Brewin: Apollo is definitely on the radar. It's a very interesting technology. In many ways, it reminds me what we would have done in the past. But it's essentially the same thing. Java provides all of that already. I think the one thing that Adobe really brings to the floor is a rich set of tools that will allow content creators to leverage things like Flash and Flex. For the runtime experience, I don't see that there's any distinct advantage to it. In fact, I think there's a distinct disadvantage in the fact it's a proprietary, locked-into-a-vendor solution. In terms of addressing that market, Java can be competitive and probably provide additional value over what you can see in things like Flash and Flex. We actually do have a project that's under way -- we're planning on open sourcing it fairly soon -- it's called S Bridge. It is a scripting language built on top of Java. Hopefully we'll be doing a lot more talking about it in coming months.
InformationWeek: Is the consumer-driven push toward simplicity having an impact on enterprise development tools?
Brewin: Absolutely. I think this is trend that we've been seeing within Sun for a number of years. Project Rave (a.k.a. Java Studio Creator), that was one example of where we were trying to make the process of developing a Web application simple. I think if you take a look across what we've done with platform APIs or tools, the goal it to try to make it more accessible for more developers. Moving forward, what I think we need to do is take a look the content assembler space, [which is about creating a compelling Web or desktop presence from a collection of content]. For Sun, that means allowing people to create the infrastructure to host and stream media, to provide the tools to assemble that, the ability to take services developed by other companies and mash them up.
InformationWeek: Is that going to be tied to Sun's grid computing effort, as whole eco-system for application delivery?
Brewin: I think that's very viable and something we are looking at. For instance, one of the interesting problems that folks around here are taking a look it is if I'm trying to do a startup, do I have a lot of capital expenditures? Typically they go to hosting services. Hosting services today are primary organized around the Web but as these things become more complex, you need compute services as well. The things that are in the grid space definitely can help them. The utility computing model, I think, works. ...This pay as you go thing, I think, is the future. It's the model that works with subscription software. It's the model that works with utility computing.

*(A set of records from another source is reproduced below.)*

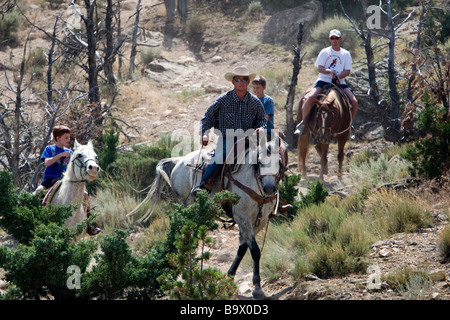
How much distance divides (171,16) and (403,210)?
24.2 meters

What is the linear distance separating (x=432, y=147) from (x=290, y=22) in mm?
19001

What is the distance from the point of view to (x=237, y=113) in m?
7.80

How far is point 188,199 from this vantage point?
9328 mm

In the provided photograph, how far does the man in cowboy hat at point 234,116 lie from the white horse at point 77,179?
1602 millimetres

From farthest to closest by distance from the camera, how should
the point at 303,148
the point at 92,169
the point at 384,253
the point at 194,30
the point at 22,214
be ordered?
the point at 194,30 < the point at 303,148 < the point at 384,253 < the point at 92,169 < the point at 22,214

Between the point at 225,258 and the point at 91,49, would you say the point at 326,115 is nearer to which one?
the point at 225,258

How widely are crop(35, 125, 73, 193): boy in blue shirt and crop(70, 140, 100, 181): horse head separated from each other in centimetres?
51

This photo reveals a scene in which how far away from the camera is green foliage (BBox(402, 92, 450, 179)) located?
Answer: 9.61 m

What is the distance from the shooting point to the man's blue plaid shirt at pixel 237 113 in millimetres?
7797

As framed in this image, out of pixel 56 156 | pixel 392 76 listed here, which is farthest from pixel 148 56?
pixel 56 156

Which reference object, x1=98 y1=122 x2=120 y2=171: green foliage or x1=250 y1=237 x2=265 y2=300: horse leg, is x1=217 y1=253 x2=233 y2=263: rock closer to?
x1=250 y1=237 x2=265 y2=300: horse leg

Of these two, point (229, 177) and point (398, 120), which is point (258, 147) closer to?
point (229, 177)

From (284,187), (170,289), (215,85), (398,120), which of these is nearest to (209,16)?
(215,85)

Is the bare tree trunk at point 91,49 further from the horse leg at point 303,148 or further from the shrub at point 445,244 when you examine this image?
the shrub at point 445,244
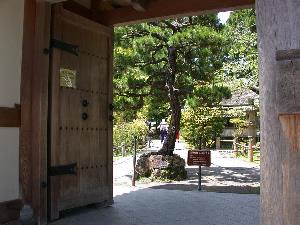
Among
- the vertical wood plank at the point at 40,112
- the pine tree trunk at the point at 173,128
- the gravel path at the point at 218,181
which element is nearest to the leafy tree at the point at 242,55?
the gravel path at the point at 218,181

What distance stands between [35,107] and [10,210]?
1.15 meters

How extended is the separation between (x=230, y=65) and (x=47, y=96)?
1152 cm

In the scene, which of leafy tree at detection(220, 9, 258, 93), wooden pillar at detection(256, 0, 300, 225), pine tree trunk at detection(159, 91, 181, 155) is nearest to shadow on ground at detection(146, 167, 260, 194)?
pine tree trunk at detection(159, 91, 181, 155)

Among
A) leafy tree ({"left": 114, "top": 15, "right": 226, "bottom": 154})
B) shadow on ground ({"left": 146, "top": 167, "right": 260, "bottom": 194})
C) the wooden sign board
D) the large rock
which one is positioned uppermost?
leafy tree ({"left": 114, "top": 15, "right": 226, "bottom": 154})

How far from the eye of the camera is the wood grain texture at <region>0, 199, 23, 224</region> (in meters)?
4.18

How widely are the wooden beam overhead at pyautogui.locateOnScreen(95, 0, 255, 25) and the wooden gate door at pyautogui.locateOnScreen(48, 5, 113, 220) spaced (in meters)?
0.27

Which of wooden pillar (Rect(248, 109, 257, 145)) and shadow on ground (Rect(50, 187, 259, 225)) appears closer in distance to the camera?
shadow on ground (Rect(50, 187, 259, 225))

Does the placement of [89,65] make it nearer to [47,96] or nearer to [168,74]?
[47,96]

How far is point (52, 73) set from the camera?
4566 mm

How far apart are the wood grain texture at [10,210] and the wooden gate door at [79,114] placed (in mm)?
342

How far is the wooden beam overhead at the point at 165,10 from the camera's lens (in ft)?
17.2

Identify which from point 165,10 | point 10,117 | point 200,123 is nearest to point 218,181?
point 165,10

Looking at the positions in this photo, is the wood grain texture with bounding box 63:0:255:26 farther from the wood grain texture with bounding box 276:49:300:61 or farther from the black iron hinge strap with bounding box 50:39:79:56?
the wood grain texture with bounding box 276:49:300:61

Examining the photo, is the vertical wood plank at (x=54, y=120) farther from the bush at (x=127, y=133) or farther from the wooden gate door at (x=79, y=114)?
the bush at (x=127, y=133)
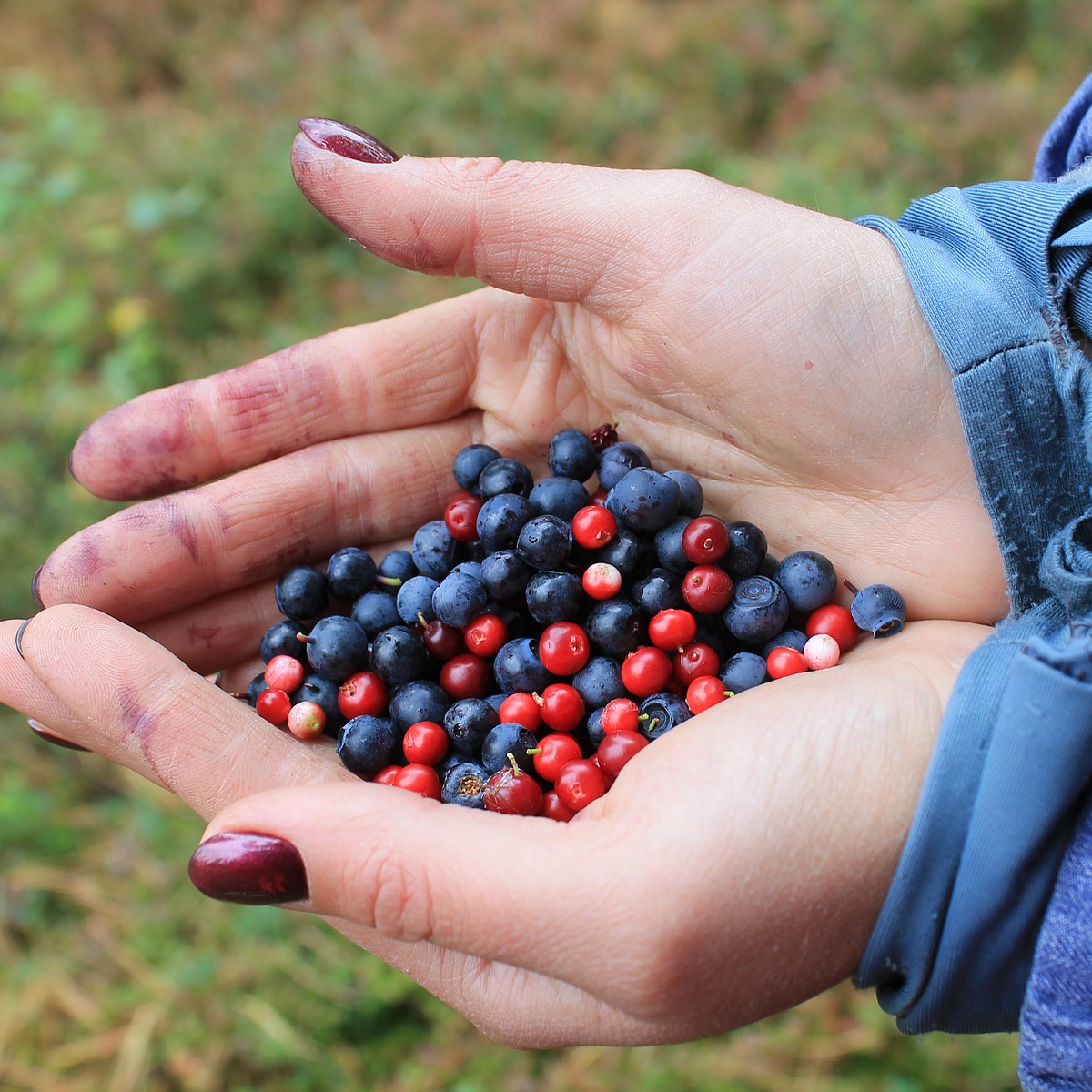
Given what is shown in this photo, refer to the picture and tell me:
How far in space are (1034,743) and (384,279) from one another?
4024 millimetres

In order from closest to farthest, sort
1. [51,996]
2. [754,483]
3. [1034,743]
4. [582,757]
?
[1034,743] → [582,757] → [754,483] → [51,996]

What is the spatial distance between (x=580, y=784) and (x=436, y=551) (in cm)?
82

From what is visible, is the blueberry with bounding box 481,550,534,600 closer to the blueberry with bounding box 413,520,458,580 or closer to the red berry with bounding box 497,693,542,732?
the blueberry with bounding box 413,520,458,580

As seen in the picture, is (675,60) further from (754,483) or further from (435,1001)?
(435,1001)

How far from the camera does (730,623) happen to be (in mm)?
2568

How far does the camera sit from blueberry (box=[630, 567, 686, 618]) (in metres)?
2.59

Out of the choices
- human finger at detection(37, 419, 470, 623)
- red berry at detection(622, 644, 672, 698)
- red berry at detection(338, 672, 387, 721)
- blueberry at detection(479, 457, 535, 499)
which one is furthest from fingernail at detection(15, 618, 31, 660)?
red berry at detection(622, 644, 672, 698)

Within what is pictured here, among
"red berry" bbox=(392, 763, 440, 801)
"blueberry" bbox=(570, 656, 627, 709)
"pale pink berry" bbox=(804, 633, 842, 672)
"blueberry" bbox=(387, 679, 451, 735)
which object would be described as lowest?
"red berry" bbox=(392, 763, 440, 801)

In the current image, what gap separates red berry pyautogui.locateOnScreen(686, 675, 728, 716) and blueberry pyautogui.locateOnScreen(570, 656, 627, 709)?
0.61ft

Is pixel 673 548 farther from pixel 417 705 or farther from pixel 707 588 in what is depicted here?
pixel 417 705

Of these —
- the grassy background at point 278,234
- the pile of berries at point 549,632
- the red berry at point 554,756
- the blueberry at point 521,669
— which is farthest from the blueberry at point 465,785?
the grassy background at point 278,234

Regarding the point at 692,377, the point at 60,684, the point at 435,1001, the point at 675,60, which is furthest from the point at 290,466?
the point at 675,60

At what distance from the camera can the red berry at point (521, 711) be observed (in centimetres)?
255

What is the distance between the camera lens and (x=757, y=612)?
252 centimetres
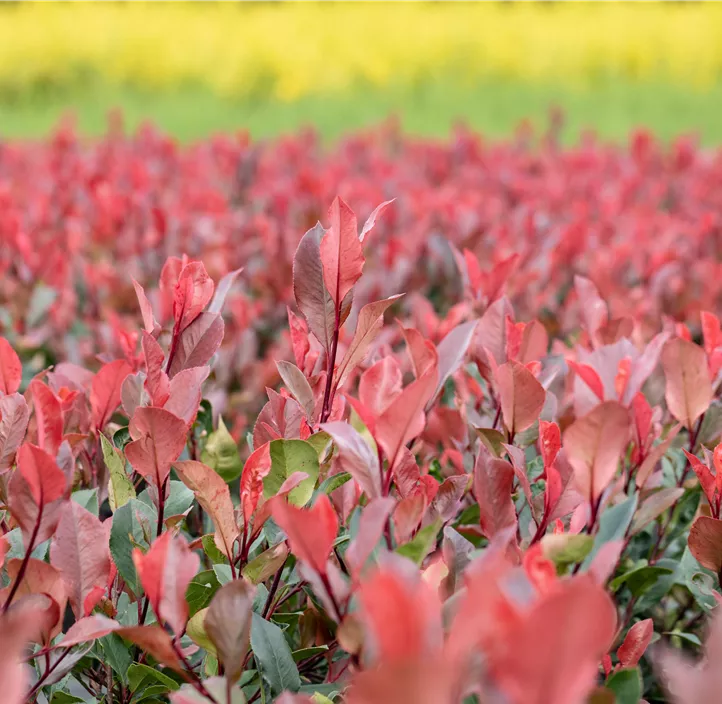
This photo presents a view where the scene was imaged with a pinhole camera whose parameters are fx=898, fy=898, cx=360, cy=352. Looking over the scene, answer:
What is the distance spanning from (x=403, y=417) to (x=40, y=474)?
380 millimetres

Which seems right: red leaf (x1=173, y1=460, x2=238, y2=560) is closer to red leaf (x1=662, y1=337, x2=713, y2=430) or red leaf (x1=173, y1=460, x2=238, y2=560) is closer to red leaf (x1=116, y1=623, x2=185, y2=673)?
red leaf (x1=116, y1=623, x2=185, y2=673)

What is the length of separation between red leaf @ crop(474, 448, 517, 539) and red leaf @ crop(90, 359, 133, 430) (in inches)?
20.7

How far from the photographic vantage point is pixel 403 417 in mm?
946

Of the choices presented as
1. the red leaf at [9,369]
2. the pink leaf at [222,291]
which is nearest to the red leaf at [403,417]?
the pink leaf at [222,291]

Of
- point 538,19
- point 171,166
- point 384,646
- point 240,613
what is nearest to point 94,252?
point 171,166

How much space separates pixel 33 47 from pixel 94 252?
10344 millimetres

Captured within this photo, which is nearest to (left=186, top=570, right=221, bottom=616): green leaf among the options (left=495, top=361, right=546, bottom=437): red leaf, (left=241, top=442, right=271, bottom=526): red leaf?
(left=241, top=442, right=271, bottom=526): red leaf

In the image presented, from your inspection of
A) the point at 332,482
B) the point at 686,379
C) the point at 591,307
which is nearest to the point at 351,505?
the point at 332,482

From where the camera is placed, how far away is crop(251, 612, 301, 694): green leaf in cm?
101

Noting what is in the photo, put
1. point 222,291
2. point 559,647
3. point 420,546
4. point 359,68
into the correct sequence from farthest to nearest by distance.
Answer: point 359,68, point 222,291, point 420,546, point 559,647

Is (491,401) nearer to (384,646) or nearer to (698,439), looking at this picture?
(698,439)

InformationWeek: What are some of the challenges Sun faces at the moment?
Brewin: One of the more interesting ones for us specifically is visibility. Sun is a strong company and getting stronger...but most of the work people have been focused on at Sun has revolved around our core enterprise business and our systems business. Sun is doing a lot in the Web 2.0 space, the startup space -- we have a startup camp where we're basically providing equipment on the cheap to startups, almost next to nothing. There are all sorts of activities that Sun is participating in and the struggle is to make sure people are aware of it. It's the problem of where we show up at conferences like this and people say, "What is Sun doing here?"
InformationWeek: Does that entail having to play more in the consumer space, since that where most of the innovation seems to be happening?
Brewin: That's exactly a critical part of the strategy. In the old days, a lot of what customers received in terms of the Web experience or the desktop experience was driven by the enterprise. I think it has now flipped around where enterprises now have to adapt to meet the needs of consumers. Consumers want streaming videos. So guess what? That means we need to make sure that the networks, the computers, and everything else can actually provide those abilities.